-- WORK TO BE COMPLETED --
Produce an exact transcript of all the records.

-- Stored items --
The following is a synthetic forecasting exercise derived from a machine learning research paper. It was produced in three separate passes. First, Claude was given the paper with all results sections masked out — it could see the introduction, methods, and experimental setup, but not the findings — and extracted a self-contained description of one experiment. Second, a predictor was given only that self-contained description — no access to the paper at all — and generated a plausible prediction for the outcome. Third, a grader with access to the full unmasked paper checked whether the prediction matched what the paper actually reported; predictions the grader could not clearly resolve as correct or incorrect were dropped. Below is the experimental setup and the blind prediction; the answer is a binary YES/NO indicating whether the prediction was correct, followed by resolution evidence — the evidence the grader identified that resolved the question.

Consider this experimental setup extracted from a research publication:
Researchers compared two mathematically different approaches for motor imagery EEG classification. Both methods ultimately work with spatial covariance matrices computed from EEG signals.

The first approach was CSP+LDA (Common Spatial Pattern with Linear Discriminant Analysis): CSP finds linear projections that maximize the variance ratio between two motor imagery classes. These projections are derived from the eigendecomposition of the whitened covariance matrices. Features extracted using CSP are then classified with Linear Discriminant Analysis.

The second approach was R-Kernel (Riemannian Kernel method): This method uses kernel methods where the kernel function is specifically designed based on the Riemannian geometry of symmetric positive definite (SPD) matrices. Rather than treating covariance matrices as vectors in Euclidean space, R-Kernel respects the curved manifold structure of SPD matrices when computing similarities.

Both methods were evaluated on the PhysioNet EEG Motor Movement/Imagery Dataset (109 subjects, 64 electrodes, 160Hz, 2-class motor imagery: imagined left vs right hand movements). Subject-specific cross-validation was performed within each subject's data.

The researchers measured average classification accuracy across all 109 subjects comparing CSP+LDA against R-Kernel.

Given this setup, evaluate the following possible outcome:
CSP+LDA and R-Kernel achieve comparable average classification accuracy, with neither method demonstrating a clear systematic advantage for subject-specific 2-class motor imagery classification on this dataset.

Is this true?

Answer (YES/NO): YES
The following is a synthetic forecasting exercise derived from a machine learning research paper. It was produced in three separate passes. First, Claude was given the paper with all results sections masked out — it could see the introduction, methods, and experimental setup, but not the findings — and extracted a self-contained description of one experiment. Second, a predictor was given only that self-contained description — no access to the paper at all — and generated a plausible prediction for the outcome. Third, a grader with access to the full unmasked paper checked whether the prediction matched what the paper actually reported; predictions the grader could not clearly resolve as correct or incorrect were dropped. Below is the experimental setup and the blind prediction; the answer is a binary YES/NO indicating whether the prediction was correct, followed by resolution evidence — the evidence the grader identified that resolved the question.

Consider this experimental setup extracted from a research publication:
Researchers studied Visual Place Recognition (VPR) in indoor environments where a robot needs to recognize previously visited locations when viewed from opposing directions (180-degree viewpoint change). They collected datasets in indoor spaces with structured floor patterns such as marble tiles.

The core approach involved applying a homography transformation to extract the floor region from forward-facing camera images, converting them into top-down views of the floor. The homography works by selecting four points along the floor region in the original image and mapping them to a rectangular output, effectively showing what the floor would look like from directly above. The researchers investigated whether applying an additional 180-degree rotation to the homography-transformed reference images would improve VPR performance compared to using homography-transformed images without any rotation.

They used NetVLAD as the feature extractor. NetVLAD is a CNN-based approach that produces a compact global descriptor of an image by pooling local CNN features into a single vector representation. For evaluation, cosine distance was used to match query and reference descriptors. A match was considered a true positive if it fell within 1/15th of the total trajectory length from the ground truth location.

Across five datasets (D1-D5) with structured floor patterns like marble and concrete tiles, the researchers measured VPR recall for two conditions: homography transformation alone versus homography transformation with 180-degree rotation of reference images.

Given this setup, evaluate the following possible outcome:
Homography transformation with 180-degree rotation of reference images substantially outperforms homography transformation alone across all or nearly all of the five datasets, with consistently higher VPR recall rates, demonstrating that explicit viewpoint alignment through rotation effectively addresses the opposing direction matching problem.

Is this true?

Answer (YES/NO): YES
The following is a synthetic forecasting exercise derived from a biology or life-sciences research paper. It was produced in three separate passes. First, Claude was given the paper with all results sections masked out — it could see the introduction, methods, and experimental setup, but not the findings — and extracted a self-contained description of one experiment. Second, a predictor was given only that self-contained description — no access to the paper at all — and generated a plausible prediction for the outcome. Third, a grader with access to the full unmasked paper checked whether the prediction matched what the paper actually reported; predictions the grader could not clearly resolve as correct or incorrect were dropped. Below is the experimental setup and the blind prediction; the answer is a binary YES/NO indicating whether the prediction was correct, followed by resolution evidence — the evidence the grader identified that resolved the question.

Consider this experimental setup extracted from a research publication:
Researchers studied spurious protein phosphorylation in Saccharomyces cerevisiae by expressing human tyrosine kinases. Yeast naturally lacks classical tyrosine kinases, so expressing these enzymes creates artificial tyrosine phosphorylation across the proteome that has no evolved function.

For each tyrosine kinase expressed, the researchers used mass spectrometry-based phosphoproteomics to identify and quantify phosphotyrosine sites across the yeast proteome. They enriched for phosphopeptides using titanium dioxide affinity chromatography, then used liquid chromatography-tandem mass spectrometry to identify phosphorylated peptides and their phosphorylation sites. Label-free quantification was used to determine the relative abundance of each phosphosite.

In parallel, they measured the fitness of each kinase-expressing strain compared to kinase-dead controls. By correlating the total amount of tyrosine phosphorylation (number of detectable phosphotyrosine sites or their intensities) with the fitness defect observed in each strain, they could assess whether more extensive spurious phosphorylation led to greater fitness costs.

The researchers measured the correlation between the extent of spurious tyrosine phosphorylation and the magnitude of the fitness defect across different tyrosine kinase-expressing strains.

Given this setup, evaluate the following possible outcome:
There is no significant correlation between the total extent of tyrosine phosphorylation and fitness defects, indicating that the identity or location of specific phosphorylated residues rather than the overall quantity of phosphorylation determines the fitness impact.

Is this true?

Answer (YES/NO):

-- SOLVED EXERCISE --
The following is a synthetic forecasting exercise derived from a machine learning research paper. It was produced in three separate passes. First, Claude was given the paper with all results sections masked out — it could see the introduction, methods, and experimental setup, but not the findings — and extracted a self-contained description of one experiment. Second, a predictor was given only that self-contained description — no access to the paper at all — and generated a plausible prediction for the outcome. Third, a grader with access to the full unmasked paper checked whether the prediction matched what the paper actually reported; predictions the grader could not clearly resolve as correct or incorrect were dropped. Below is the experimental setup and the blind prediction; the answer is a binary YES/NO indicating whether the prediction was correct, followed by resolution evidence — the evidence the grader identified that resolved the question.

Consider this experimental setup extracted from a research publication:
Researchers compared two mathematically different approaches for motor imagery EEG classification. Both methods ultimately work with spatial covariance matrices computed from EEG signals.

The first approach was CSP+LDA (Common Spatial Pattern with Linear Discriminant Analysis): CSP finds linear projections that maximize the variance ratio between two motor imagery classes. These projections are derived from the eigendecomposition of the whitened covariance matrices. Features extracted using CSP are then classified with Linear Discriminant Analysis.

The second approach was R-Kernel (Riemannian Kernel method): This method uses kernel methods where the kernel function is specifically designed based on the Riemannian geometry of symmetric positive definite (SPD) matrices. Rather than treating covariance matrices as vectors in Euclidean space, R-Kernel respects the curved manifold structure of SPD matrices when computing similarities.

Both methods were evaluated on the PhysioNet EEG Motor Movement/Imagery Dataset (109 subjects, 64 electrodes, 160Hz, 2-class motor imagery: imagined left vs right hand movements). Subject-specific cross-validation was performed within each subject's data.

The researchers measured average classification accuracy across all 109 subjects comparing CSP+LDA against R-Kernel.

Given this setup, evaluate the following possible outcome:
CSP+LDA and R-Kernel achieve comparable average classification accuracy, with neither method demonstrating a clear systematic advantage for subject-specific 2-class motor imagery classification on this dataset.

Is this true?

Answer (YES/NO): YES
The following is a synthetic forecasting exercise derived from a machine learning research paper. It was produced in three separate passes. First, Claude was given the paper with all results sections masked out — it could see the introduction, methods, and experimental setup, but not the findings — and extracted a self-contained description of one experiment. Second, a predictor was given only that self-contained description — no access to the paper at all — and generated a plausible prediction for the outcome. Third, a grader with access to the full unmasked paper checked whether the prediction matched what the paper actually reported; predictions the grader could not clearly resolve as correct or incorrect were dropped. Below is the experimental setup and the blind prediction; the answer is a binary YES/NO indicating whether the prediction was correct, followed by resolution evidence — the evidence the grader identified that resolved the question.

Consider this experimental setup extracted from a research publication:
Researchers studied Visual Place Recognition (VPR) in indoor environments where a robot needs to recognize previously visited locations when viewed from opposing directions (180-degree viewpoint change). They collected datasets in indoor spaces with structured floor patterns such as marble tiles.

The core approach involved applying a homography transformation to extract the floor region from forward-facing camera images, converting them into top-down views of the floor. The homography works by selecting four points along the floor region in the original image and mapping them to a rectangular output, effectively showing what the floor would look like from directly above. The researchers investigated whether applying an additional 180-degree rotation to the homography-transformed reference images would improve VPR performance compared to using homography-transformed images without any rotation.

They used NetVLAD as the feature extractor. NetVLAD is a CNN-based approach that produces a compact global descriptor of an image by pooling local CNN features into a single vector representation. For evaluation, cosine distance was used to match query and reference descriptors. A match was considered a true positive if it fell within 1/15th of the total trajectory length from the ground truth location.

Across five datasets (D1-D5) with structured floor patterns like marble and concrete tiles, the researchers measured VPR recall for two conditions: homography transformation alone versus homography transformation with 180-degree rotation of reference images.

Given this setup, evaluate the following possible outcome:
Homography transformation with 180-degree rotation of reference images substantially outperforms homography transformation alone across all or nearly all of the five datasets, with consistently higher VPR recall rates, demonstrating that explicit viewpoint alignment through rotation effectively addresses the opposing direction matching problem.

Is this true?

Answer (YES/NO): YES
The following is a synthetic forecasting exercise derived from a biology or life-sciences research paper. It was produced in three separate passes. First, Claude was given the paper with all results sections masked out — it could see the introduction, methods, and experimental setup, but not the findings — and extracted a self-contained description of one experiment. Second, a predictor was given only that self-contained description — no access to the paper at all — and generated a plausible prediction for the outcome. Third, a grader with access to the full unmasked paper checked whether the prediction matched what the paper actually reported; predictions the grader could not clearly resolve as correct or incorrect were dropped. Below is the experimental setup and the blind prediction; the answer is a binary YES/NO indicating whether the prediction was correct, followed by resolution evidence — the evidence the grader identified that resolved the question.

Consider this experimental setup extracted from a research publication:
Researchers studied spurious protein phosphorylation in Saccharomyces cerevisiae by expressing human tyrosine kinases. Yeast naturally lacks classical tyrosine kinases, so expressing these enzymes creates artificial tyrosine phosphorylation across the proteome that has no evolved function.

For each tyrosine kinase expressed, the researchers used mass spectrometry-based phosphoproteomics to identify and quantify phosphotyrosine sites across the yeast proteome. They enriched for phosphopeptides using titanium dioxide affinity chromatography, then used liquid chromatography-tandem mass spectrometry to identify phosphorylated peptides and their phosphorylation sites. Label-free quantification was used to determine the relative abundance of each phosphosite.

In parallel, they measured the fitness of each kinase-expressing strain compared to kinase-dead controls. By correlating the total amount of tyrosine phosphorylation (number of detectable phosphotyrosine sites or their intensities) with the fitness defect observed in each strain, they could assess whether more extensive spurious phosphorylation led to greater fitness costs.

The researchers measured the correlation between the extent of spurious tyrosine phosphorylation and the magnitude of the fitness defect across different tyrosine kinase-expressing strains.

Given this setup, evaluate the following possible outcome:
There is no significant correlation between the total extent of tyrosine phosphorylation and fitness defects, indicating that the identity or location of specific phosphorylated residues rather than the overall quantity of phosphorylation determines the fitness impact.

Is this true?

Answer (YES/NO):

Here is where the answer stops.